── DOCUMENT SEGMENT

Putative genes involved in the theacrine biosynthesis
The putative pathway of theacrine biosynthesis was proposed according to the KEGG database (Fig. 4). In brief, the formation of theacrine is initiated by the assembly of xanthosine, which act as methyl acceptor for caffeine biosynthesis, then conversion of caffeine to theacrine occurs by sequential oxidation and methylation steps with 1,3,7-trimethyluric acid acting as the intermediate. Based on this, we grouped genes that are related to theacrine accumulation into three categories: synthesis of xanthosine, synthesis of caffeine and synthesis of theacrine.
A total of 38 genes related to enzymes of xanthosine synthesis were identified, including four genes encoding adenosine kinase (ADK), 12 genes encoding adenine phosphoribosyltransferase (ARPT), seven genes encoding AMP deaminase (AMPD), two genes encoding IMP dehydrogenase (IMPDH), 11 genes encoding 5’-Nase and two genes encoding guanine deaminase (GAD) (Table S4). Expression pattern analysis showed that these genes were expressed quite differently among different genotypes (Fig. 5A). In particular, three genes assigned as common DEGs, including one ADK gene (TEA022322), one AMPD gene (TEA007189) and one 5’-Nase gene (XLOC_057370), were highly expressed in Kucha.

────

TASKS TO COMPLETE:
A. Reproduce the passage on theacrine biosynthesis genes from "A total of 38" to "expressed in Kucha.".
B. Write the next part of the passage on theacrine biosynthesis genes, picking up after its final sentence.

── RECORDS SHOWN

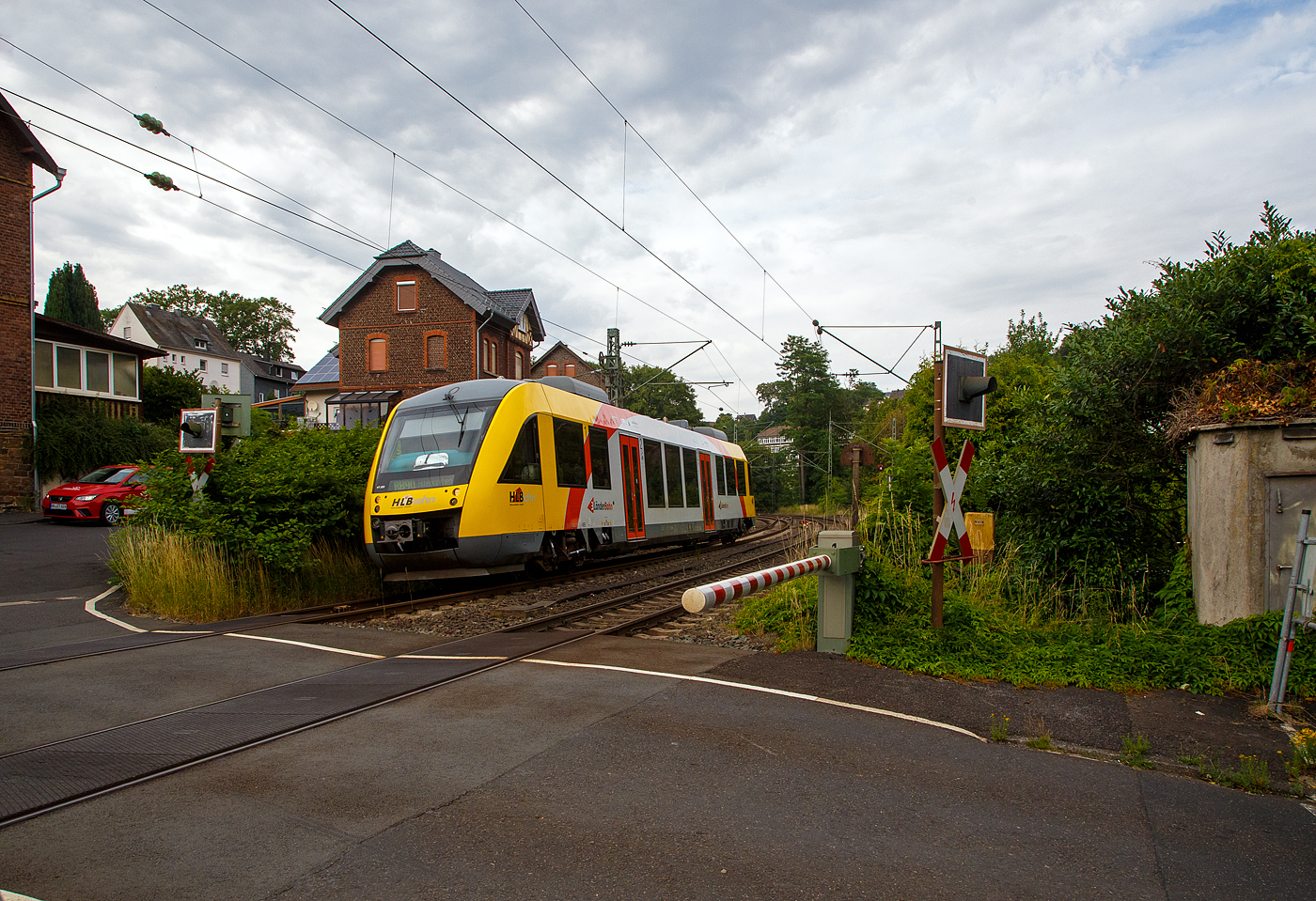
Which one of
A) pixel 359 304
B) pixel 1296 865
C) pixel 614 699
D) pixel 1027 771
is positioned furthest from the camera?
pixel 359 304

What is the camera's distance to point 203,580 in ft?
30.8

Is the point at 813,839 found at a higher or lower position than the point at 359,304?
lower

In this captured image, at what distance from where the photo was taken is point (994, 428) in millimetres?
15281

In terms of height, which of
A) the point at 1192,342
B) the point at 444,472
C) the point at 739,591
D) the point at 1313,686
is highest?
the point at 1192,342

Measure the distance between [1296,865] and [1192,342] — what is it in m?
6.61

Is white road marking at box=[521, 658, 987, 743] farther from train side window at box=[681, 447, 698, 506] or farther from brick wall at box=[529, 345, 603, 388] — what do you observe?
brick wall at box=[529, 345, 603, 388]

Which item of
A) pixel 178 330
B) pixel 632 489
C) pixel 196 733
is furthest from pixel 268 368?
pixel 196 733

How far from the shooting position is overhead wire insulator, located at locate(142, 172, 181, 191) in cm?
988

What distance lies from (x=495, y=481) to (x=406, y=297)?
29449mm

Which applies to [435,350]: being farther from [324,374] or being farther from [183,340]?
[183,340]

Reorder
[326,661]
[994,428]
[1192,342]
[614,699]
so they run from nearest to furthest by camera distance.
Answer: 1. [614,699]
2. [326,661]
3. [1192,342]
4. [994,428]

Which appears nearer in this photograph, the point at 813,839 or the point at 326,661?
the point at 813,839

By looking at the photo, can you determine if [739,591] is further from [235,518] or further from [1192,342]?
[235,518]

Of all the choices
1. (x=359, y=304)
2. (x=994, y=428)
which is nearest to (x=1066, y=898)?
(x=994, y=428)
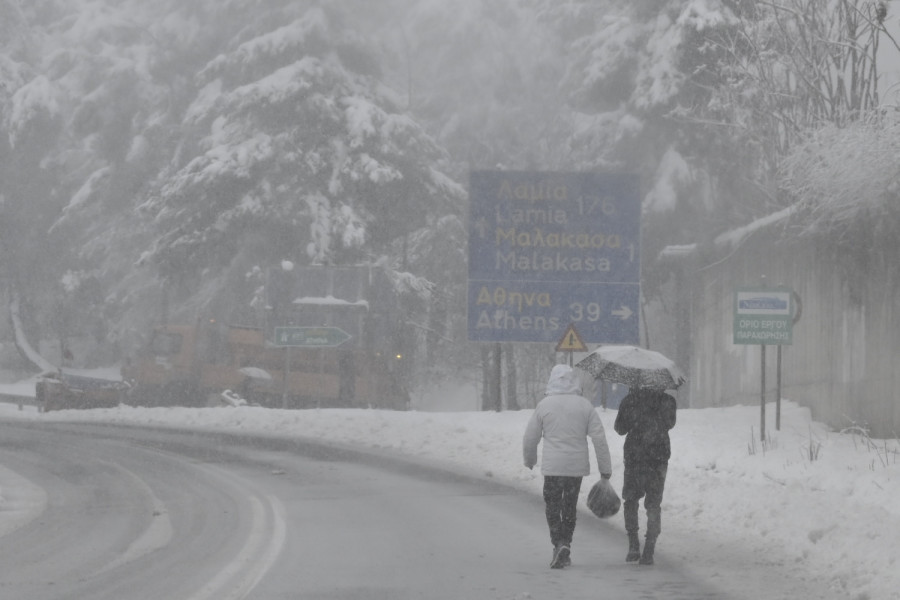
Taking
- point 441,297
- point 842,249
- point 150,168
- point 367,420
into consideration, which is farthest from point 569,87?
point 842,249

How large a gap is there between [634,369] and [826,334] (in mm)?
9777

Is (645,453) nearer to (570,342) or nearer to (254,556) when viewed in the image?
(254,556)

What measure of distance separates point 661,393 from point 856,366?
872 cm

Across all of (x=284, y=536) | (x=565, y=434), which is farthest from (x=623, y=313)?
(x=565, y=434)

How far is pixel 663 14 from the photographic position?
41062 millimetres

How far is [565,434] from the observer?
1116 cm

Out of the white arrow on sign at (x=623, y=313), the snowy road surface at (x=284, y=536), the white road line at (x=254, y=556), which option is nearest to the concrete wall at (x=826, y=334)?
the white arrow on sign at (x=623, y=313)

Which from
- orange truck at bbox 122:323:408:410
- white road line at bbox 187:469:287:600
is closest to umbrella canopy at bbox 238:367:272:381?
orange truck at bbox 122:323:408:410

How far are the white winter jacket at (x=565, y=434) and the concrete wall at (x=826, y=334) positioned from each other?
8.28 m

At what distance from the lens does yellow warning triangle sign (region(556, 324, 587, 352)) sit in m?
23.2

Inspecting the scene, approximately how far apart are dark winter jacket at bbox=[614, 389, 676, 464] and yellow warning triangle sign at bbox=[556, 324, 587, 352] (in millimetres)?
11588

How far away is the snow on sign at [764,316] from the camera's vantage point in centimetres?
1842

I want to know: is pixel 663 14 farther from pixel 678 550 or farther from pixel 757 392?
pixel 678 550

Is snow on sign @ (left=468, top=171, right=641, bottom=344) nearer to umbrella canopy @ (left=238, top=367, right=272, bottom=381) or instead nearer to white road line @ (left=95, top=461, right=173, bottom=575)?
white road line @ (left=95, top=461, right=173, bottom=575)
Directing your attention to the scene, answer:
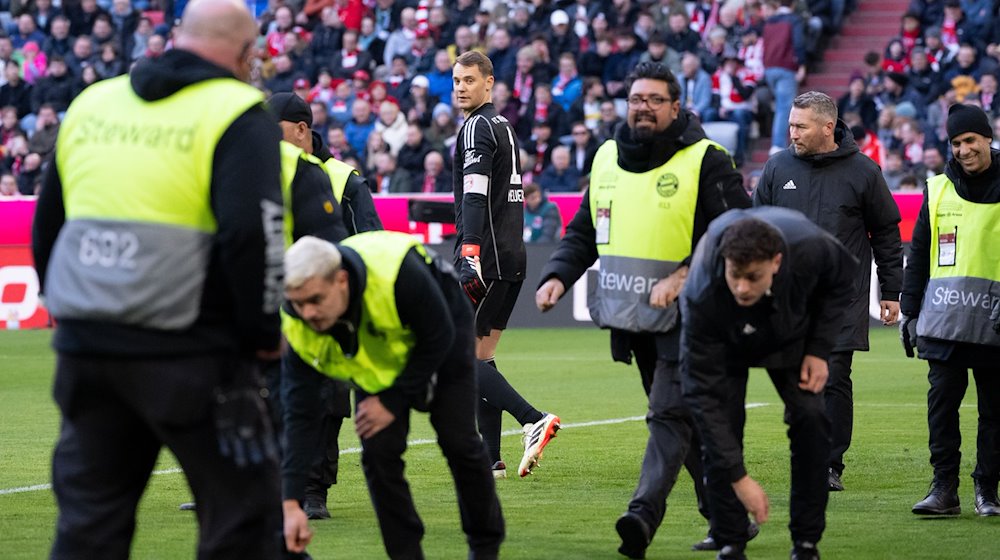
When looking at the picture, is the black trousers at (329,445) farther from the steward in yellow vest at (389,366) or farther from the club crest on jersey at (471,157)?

────

TASK-BY-TASK ANSWERS:
A.
A total of 38 genes related to enzymes of xanthosine synthesis were identified, including four genes encoding adenosine kinase (ADK), 12 genes encoding adenine phosphoribosyltransferase (ARPT), seven genes encoding AMP deaminase (AMPD), two genes encoding IMP dehydrogenase (IMPDH), 11 genes encoding 5’-Nase and two genes encoding guanine deaminase (GAD) (Table S4). Expression pattern analysis showed that these genes were expressed quite differently among different genotypes (Fig. 5A). In particular, three genes assigned as common DEGs, including one ADK gene (TEA022322), one AMPD gene (TEA007189) and one 5’-Nase gene (XLOC_057370), were highly expressed in Kucha.

B.
For the 13 caffeine synthase (TCS) genes involved in caffeine synthesis, TEA015791 and TEA028050 exhibited very high expression level in all experimental materials (FPKM > 700), while two common DEGs (TEA010054 and TEA022559) were highly expressed in Kucha (Fig. 5B and Table S5). Although most of the five genes encoding S-adenosylmethionine synthetase (SAMS) in the methyl donor synthesis exhibited diverse expression patterns, none was classified as common DEGs (Fig 5C and Table S5).
In the case of the conversion of caffeine to theacrine, genes related to enzymes of oxidoreductase (OR) and methyltransferase (MT) might be bottlenecks, and it would require up-regulated in high theacrine content genotypes. Thus, we focused on common DEGs encoding the enzymes mentioned above. The data showed that 44 genes annotated as OR, of which 20 genes were highly expressed in Kucha (Fig. 5D and Table S6). Meanwhile, a total of 21 genes annotated as MTs were identified and seven of them showed enhanced expression levels in Kucha (Fig 5E and Table S7). Furthermore, four of the above-mentioned up-regulated MTs were grouped into N-methyltransferase (TEA009098, TEA010054, TEA022559, XLOC_035717), two into O-methyltransferase (TEA030958, XLOC_047820) and one into C-methyltransferase (TEA023802).
Validation of gene expression using qRT-PCR
To validate the quantification of the RNA-seq analysis in this study, eight genes including one IMPDH gene (TEA024175), three TCS genes (TEA010054, TEA022559 and TEA030024), two MT genes (TEA023802 and XLOC_047820) and two OR genes (TEA007843 and XLOC_026296) were selected for RT-qPCR analysis. As shown in Fig. 6, all the genes, except for TEA007843, shown a similar expression pattern in qRT-PCR analysis as obtained in the RNA-seq results, indicating the reliability of our RNA-seq data.